(Visual spatial reasoning items)
● ● ●

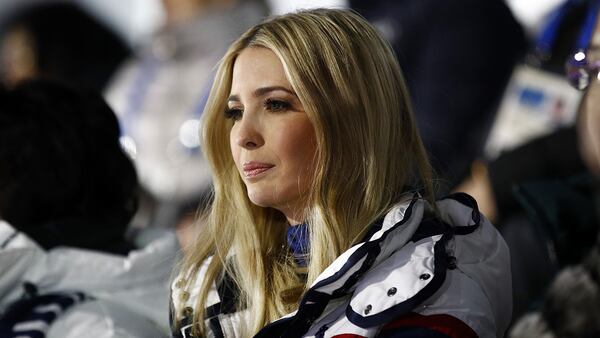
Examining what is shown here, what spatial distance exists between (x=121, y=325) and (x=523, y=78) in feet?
5.33

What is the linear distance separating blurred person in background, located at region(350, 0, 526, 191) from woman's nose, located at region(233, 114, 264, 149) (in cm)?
134

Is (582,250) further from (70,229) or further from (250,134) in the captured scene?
(70,229)

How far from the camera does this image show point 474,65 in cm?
357

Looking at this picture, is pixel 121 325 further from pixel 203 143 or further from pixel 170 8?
pixel 170 8

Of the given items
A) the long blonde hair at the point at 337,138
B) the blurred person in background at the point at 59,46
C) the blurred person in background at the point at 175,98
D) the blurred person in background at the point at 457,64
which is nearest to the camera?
the long blonde hair at the point at 337,138

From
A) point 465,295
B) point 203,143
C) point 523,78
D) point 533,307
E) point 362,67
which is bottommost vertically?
point 533,307

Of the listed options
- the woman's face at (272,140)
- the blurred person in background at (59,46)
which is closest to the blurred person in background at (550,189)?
the woman's face at (272,140)

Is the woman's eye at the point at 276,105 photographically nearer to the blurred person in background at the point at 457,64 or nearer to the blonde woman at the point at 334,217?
the blonde woman at the point at 334,217

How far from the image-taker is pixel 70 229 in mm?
2646

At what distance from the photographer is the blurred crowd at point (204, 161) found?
2.54 meters

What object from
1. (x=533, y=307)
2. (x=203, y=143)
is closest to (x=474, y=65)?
(x=533, y=307)

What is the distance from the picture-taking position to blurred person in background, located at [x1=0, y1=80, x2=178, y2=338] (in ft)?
8.11

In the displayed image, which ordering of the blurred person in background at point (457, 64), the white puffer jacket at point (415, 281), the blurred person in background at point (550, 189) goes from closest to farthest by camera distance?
the white puffer jacket at point (415, 281) → the blurred person in background at point (550, 189) → the blurred person in background at point (457, 64)

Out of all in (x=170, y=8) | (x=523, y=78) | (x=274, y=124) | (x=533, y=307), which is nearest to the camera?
(x=274, y=124)
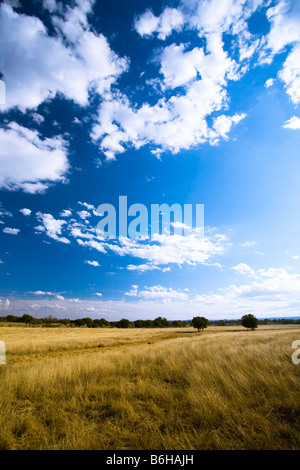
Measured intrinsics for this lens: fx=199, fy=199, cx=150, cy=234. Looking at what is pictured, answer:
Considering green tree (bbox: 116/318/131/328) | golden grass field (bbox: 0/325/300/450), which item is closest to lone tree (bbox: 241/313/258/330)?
green tree (bbox: 116/318/131/328)

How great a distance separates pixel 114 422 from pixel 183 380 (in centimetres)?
288

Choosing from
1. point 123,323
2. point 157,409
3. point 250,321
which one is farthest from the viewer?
point 123,323

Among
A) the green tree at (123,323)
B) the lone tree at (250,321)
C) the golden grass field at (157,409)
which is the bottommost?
the green tree at (123,323)

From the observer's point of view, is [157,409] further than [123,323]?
No

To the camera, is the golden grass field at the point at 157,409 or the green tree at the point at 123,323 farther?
the green tree at the point at 123,323

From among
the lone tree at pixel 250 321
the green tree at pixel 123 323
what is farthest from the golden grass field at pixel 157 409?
the green tree at pixel 123 323

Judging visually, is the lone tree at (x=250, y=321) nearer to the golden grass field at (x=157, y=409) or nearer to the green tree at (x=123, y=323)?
the green tree at (x=123, y=323)

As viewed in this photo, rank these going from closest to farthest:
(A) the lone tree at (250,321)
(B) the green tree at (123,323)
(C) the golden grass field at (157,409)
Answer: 1. (C) the golden grass field at (157,409)
2. (A) the lone tree at (250,321)
3. (B) the green tree at (123,323)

● ● ●

* **Work instructions**
Rewrite all the lines above, replacing "picture-taking position" with "camera position" and leaving everything else unchanged. Omit the pictures from your answer.

* **Task output**
Examining what is shown here, what spatial distance exists between (x=121, y=325) and (x=523, y=78) in feet?
5.33

What is the linear distance separating blurred person in background, located at region(350, 0, 526, 191) from woman's nose, located at region(233, 114, 264, 149) (in cm)?
134

Is (582,250) further from (70,229) or further from (250,134) in the captured scene?
(70,229)

How far from the camera does this image show point 474,65 in cm?
357

Looking at this picture, is pixel 121 325 further from pixel 203 143 or further from pixel 170 8?
pixel 170 8

Of the given items
A) the long blonde hair at the point at 337,138
B) the blurred person in background at the point at 59,46
C) the blurred person in background at the point at 175,98
D) the blurred person in background at the point at 457,64
which is nearest to the camera?
the long blonde hair at the point at 337,138

From
A) point 465,295
B) point 203,143
C) point 523,78
D) point 533,307
E) point 362,67
which is bottommost vertically?
point 533,307

Of the listed options
- the woman's face at (272,140)
- the blurred person in background at (59,46)
which is closest to the blurred person in background at (550,189)?
the woman's face at (272,140)

Is the woman's eye at the point at 276,105 photographically nearer to the blurred person in background at the point at 457,64 or nearer to the blonde woman at the point at 334,217?
the blonde woman at the point at 334,217

How far from the image-taker is pixel 70 229 in mm?
2646

At what distance from the photographer is the blurred crowd at point (204, 161) found?
2.54 meters

What object from
1. (x=533, y=307)
2. (x=203, y=143)
is closest to (x=474, y=65)?
(x=533, y=307)

What is the distance from the camera position to blurred person in background, located at [x1=0, y1=80, x2=178, y2=338] (in ft)?
8.11

In the displayed image, which ordering of the blurred person in background at point (457, 64), the white puffer jacket at point (415, 281), the blurred person in background at point (550, 189) goes from closest to farthest by camera distance?
the white puffer jacket at point (415, 281) → the blurred person in background at point (550, 189) → the blurred person in background at point (457, 64)

Out of all in (x=170, y=8) | (x=523, y=78) | (x=274, y=124) | (x=533, y=307), which is nearest to the camera?
(x=274, y=124)
Measured intrinsics for this lens: fx=199, fy=199, cx=150, cy=234. Looking at what is pictured, answer:
Considering green tree (bbox: 116/318/131/328) | golden grass field (bbox: 0/325/300/450), which item is closest to lone tree (bbox: 241/313/258/330)?
green tree (bbox: 116/318/131/328)

How great a distance separates pixel 114 422 from pixel 183 380 (in centimetres)?
288

Choosing from
1. point 123,323
2. point 157,409
3. point 250,321
which one is farthest from the viewer?
point 123,323

Among
A) the green tree at (123,323)
B) the lone tree at (250,321)
C) the golden grass field at (157,409)
which is the bottommost?
the green tree at (123,323)

From the observer's point of view, is [157,409] further than [123,323]?
No

To the camera, is the golden grass field at the point at 157,409 or the green tree at the point at 123,323 farther?
the green tree at the point at 123,323

From among
the lone tree at pixel 250 321
the green tree at pixel 123 323
what is farthest from the golden grass field at pixel 157 409?
the green tree at pixel 123 323

Judging visually, is the lone tree at (x=250, y=321) nearer to the golden grass field at (x=157, y=409) or nearer to the green tree at (x=123, y=323)?
the green tree at (x=123, y=323)

As viewed in this photo, rank these going from closest to farthest:
(A) the lone tree at (250,321)
(B) the green tree at (123,323)
(C) the golden grass field at (157,409)
Answer: 1. (C) the golden grass field at (157,409)
2. (A) the lone tree at (250,321)
3. (B) the green tree at (123,323)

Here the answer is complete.